Department of Pathobiology, School of Veterinary Medicine, University of Pennsylvania, 380 S University Ave, Philadelphia, PA 19104, United States.
J Neuroimmunol. 2010 May;222(1-2):19-28. doi: 10.1016/j.jneuroim.2009.12.009. Epub 2010 Feb 13.

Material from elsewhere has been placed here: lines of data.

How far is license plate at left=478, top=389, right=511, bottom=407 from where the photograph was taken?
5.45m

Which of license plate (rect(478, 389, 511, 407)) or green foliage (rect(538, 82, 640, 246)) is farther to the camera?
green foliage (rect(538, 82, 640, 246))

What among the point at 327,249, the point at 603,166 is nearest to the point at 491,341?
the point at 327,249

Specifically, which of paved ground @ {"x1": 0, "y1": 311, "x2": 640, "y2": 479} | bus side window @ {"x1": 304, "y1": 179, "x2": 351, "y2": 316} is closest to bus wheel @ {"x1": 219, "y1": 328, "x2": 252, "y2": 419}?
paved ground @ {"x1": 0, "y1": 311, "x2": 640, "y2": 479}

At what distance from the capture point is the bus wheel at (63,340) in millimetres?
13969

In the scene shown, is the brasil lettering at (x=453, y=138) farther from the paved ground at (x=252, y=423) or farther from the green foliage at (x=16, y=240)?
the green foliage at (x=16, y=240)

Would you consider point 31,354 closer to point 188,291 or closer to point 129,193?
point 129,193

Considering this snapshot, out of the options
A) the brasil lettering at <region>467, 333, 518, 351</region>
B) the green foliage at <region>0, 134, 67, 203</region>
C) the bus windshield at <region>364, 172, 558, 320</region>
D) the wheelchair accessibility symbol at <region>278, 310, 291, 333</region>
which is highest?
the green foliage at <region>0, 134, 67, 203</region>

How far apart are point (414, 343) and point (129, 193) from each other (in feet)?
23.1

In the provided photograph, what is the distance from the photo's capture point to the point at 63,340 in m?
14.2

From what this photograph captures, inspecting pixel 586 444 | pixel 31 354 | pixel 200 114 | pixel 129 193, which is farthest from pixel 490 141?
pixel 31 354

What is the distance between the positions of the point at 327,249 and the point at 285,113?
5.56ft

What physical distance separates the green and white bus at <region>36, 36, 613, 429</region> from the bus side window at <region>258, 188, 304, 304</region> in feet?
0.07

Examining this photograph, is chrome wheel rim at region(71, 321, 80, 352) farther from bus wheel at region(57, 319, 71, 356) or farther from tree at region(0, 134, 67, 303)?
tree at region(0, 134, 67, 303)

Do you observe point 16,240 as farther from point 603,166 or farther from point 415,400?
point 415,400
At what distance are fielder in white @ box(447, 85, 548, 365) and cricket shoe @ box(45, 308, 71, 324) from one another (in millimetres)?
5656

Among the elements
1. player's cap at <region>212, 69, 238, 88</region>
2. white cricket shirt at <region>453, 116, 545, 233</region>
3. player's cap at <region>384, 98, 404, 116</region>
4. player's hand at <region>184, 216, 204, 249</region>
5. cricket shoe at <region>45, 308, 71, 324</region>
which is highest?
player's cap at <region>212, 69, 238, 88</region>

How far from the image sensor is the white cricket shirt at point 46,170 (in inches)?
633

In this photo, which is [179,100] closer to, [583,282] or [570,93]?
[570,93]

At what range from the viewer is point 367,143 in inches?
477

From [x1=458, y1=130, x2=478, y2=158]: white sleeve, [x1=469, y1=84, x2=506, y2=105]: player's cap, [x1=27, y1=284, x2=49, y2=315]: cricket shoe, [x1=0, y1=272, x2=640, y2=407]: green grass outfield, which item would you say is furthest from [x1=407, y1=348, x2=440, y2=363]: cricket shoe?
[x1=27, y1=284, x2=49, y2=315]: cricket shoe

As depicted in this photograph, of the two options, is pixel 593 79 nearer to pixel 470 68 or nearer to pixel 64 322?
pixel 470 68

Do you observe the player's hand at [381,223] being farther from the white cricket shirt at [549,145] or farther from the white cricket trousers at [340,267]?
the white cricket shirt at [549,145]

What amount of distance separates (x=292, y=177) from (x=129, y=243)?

In this study, the role of NF-kappaB1 was examined during toxoplasmosis. While wildtype BALB/c mice generated protective responses, NF-kappaB1(-/-) mice developed Toxoplasmic encephalitis, characterized by increased parasite burden and necrosis in the brain. Susceptibility was primarily associated with a local decrease in the number of CD8(+) T cells and IFN-gamma production, while accessory cell function appeared intact in NF-kappaB1(-/-) mice. Consistent with these findings, T cell transfer studies revealed that NF-kappaB1(-/-) T cells provided SCID mice less protection than wildtype T cells. These results demonstrate an intrinsic role for NF-kappaB1 in T cell-mediated immunity to Toxoplasmagondii.
在这项研究中,研究了 NF-κB1 在弓形虫病中的作用。虽然野生型 BALB/c 小鼠产生了保护性反应,但 NF-κB1(-/-)小鼠发展为弓形虫脑炎,其特征是脑内寄生虫负荷增加和坏死。易感性主要与 CD8(+)T 细胞数量和 IFN-γ产生的局部减少有关,而辅助细胞功能在 NF-κB1(-/-)小鼠中似乎完整。与这些发现一致,T 细胞转移研究表明,NF-κB1(-/-)T 细胞比野生型 T 细胞为 SCID 小鼠提供的保护作用更小。这些结果表明 NF-κB1 在 T 细胞介导的弓形虫免疫中具有内在作用。